-- TEXTBLOCK --
^^^^^^^^^^^^^^^^
Information und Leitfaden Schultersteife — Kapsulitis / Frozen Shoulder
Bei Ihnen liegt eine sehr häufige orthopädische Erkrankung/Veränderung (ca 4 %) der Schulter vor.
Die genaue Untersuchung und ergänzende Diagnostik (Röntgen, MRT und ggfs. Ultraschalluntersuchung, hinzuziehen anderer Arztgruppen) können das Krankheitsbild erfassen und andere Ursachen ausschließen.
Ursache
Man unterscheidet eine primäre (ohne erinnerlicher Ursache) von einer sekundären (z.B. nach Unfall) Schultersteife.
Es handelt sich um eine entzündliche Erkrankung der Gelenkkapsel mit Einsteifung. Altersgipfel zwischen 40-60 Lebensjahr; gering häufiger bei Frauen, Diabetes mellitus/ Schilddrüsenerkrankung und positiver familiäre Historie.
Die Erkrankung verläuft sehr variabel in Ausprägung und zeitlicher Dauer, jedoch im allgemeinen in 3 Phasen:
- „Freezing Phase“ — Versteifungsphase mit zum Teil stärksten Schmerzen in Belastung und Ruhe (ca. 10 - 36 Wochen)
^^^^^^^^^^^^^^^^
-- BEREITGESTELLTE EINTRÄGE --
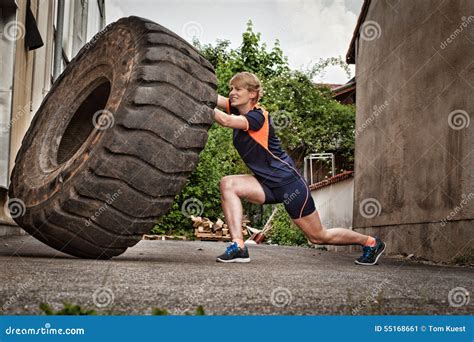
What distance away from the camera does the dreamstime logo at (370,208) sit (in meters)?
7.88

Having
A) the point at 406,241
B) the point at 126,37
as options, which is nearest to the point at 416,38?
the point at 406,241

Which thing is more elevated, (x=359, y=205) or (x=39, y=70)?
(x=39, y=70)

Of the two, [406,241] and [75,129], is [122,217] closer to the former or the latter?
[75,129]

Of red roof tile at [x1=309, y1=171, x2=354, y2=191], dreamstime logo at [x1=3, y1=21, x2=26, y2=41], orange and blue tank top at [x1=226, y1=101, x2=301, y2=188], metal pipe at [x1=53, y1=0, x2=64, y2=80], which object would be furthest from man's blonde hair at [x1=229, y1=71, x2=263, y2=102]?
metal pipe at [x1=53, y1=0, x2=64, y2=80]

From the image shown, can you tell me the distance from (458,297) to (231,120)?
1.87 metres

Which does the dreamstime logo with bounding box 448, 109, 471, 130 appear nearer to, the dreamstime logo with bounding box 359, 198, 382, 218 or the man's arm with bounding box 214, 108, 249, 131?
the dreamstime logo with bounding box 359, 198, 382, 218

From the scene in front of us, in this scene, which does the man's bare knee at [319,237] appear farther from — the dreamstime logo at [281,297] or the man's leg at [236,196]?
the dreamstime logo at [281,297]

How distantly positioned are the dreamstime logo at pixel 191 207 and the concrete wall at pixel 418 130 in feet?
14.6

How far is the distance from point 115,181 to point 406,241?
450cm

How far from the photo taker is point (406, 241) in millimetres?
6703

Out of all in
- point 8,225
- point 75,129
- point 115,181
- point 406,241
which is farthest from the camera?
point 8,225

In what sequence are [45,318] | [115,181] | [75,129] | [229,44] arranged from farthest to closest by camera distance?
[229,44], [75,129], [115,181], [45,318]

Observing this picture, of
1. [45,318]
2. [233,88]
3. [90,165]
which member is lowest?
[45,318]

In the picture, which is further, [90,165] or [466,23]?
[466,23]
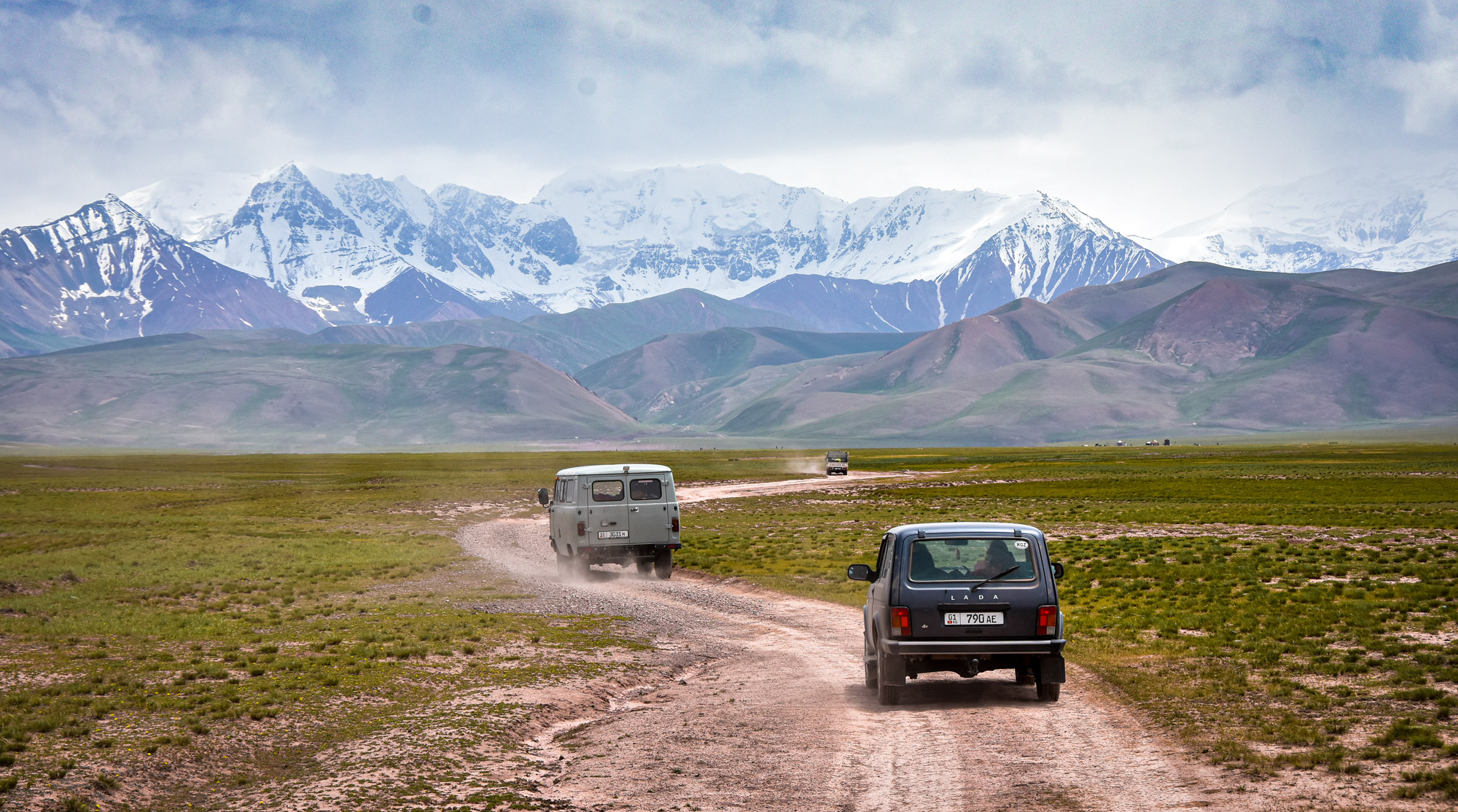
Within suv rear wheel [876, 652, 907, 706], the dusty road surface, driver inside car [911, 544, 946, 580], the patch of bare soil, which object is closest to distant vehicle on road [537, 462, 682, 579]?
the patch of bare soil

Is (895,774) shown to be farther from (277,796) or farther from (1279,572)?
(1279,572)

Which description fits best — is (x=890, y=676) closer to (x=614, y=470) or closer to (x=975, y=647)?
(x=975, y=647)

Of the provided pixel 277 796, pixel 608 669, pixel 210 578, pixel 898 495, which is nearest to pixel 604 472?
pixel 210 578

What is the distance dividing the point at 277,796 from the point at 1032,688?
12123 mm

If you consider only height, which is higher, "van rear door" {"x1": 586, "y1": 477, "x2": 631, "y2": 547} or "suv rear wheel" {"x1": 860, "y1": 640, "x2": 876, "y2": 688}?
"van rear door" {"x1": 586, "y1": 477, "x2": 631, "y2": 547}

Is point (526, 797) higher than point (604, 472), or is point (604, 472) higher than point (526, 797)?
point (604, 472)

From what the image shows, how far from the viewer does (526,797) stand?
1445 centimetres

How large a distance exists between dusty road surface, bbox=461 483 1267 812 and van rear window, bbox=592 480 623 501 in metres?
13.8

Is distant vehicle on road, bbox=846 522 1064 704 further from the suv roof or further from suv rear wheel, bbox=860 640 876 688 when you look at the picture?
suv rear wheel, bbox=860 640 876 688

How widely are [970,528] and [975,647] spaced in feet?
6.16

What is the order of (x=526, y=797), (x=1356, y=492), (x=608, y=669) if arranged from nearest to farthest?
(x=526, y=797)
(x=608, y=669)
(x=1356, y=492)

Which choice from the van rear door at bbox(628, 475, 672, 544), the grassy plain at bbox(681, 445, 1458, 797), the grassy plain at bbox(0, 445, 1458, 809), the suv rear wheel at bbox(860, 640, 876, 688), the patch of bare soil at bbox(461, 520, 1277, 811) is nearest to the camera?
the patch of bare soil at bbox(461, 520, 1277, 811)

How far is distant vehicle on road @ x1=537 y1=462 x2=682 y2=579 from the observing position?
3891 cm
^^^^^^^^^^^^^^^^
-- ZIEL DER AUFGABE --
Überarbeite im Text zur Schultersteife den Abschnitt, der mit den Worten „Die genaue Untersuchung“ beginnt und mit „nach Unfall) Schultersteife.“ endet. Gib ihn wieder und ersetze darin „Röntgen“ durch „Computertomographie“.

-- ENDGÜLTIGE ANTWORT --
Die genaue Untersuchung und ergänzende Diagnostik (Computertomographie, MRT und ggfs. Ultraschalluntersuchung, hinzuziehen anderer Arztgruppen) können das Krankheitsbild erfassen und andere Ursachen ausschließen.
Ursache
Man unterscheidet eine primäre (ohne erinnerlicher Ursache) von einer sekundären (z.B. nach Unfall) Schultersteife.